__WHAT TO DO__: Extract each of the records below verbatim, one per line, with spelling, punctuation, and capitalization unchanged.

__AVAILABLE DATA__:
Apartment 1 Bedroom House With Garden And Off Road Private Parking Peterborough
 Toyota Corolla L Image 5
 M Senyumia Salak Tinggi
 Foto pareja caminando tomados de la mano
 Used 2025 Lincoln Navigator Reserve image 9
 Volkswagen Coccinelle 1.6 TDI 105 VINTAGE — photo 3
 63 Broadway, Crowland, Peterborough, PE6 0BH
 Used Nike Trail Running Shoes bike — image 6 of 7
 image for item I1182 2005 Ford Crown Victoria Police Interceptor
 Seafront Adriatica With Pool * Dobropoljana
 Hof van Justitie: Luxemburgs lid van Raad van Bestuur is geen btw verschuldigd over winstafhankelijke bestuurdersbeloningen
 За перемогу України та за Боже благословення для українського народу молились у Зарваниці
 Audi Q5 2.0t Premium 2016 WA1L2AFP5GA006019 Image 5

__ANSWER TO THIS TASK__:
Apartment 1 Bedroom House With Garden And Off Road Private Parking Peterborough
 Toyota Corolla L Image 5
 M Senyumia Salak Tinggi
 Foto pareja caminando tomados de la mano
 Used 2025 Lincoln Navigator Reserve image 9
 Volkswagen Coccinelle 1.6 TDI 105 VINTAGE — photo 3
 63 Broadway, Crowland, Peterborough, PE6 0BH
 Used Nike Trail Running Shoes bike — image 6 of 7
 image for item I1182 2005 Ford Crown Victoria Police Interceptor
 Seafront Adriatica With Pool * Dobropoljana
 Hof van Justitie: Luxemburgs lid van Raad van Bestuur is geen btw verschuldigd over winstafhankelijke bestuurdersbeloningen
 За перемогу України та за Боже благословення для українського народу молились у Зарваниці
 Audi Q5 2.0t Premium 2016 WA1L2AFP5GA006019 Image 5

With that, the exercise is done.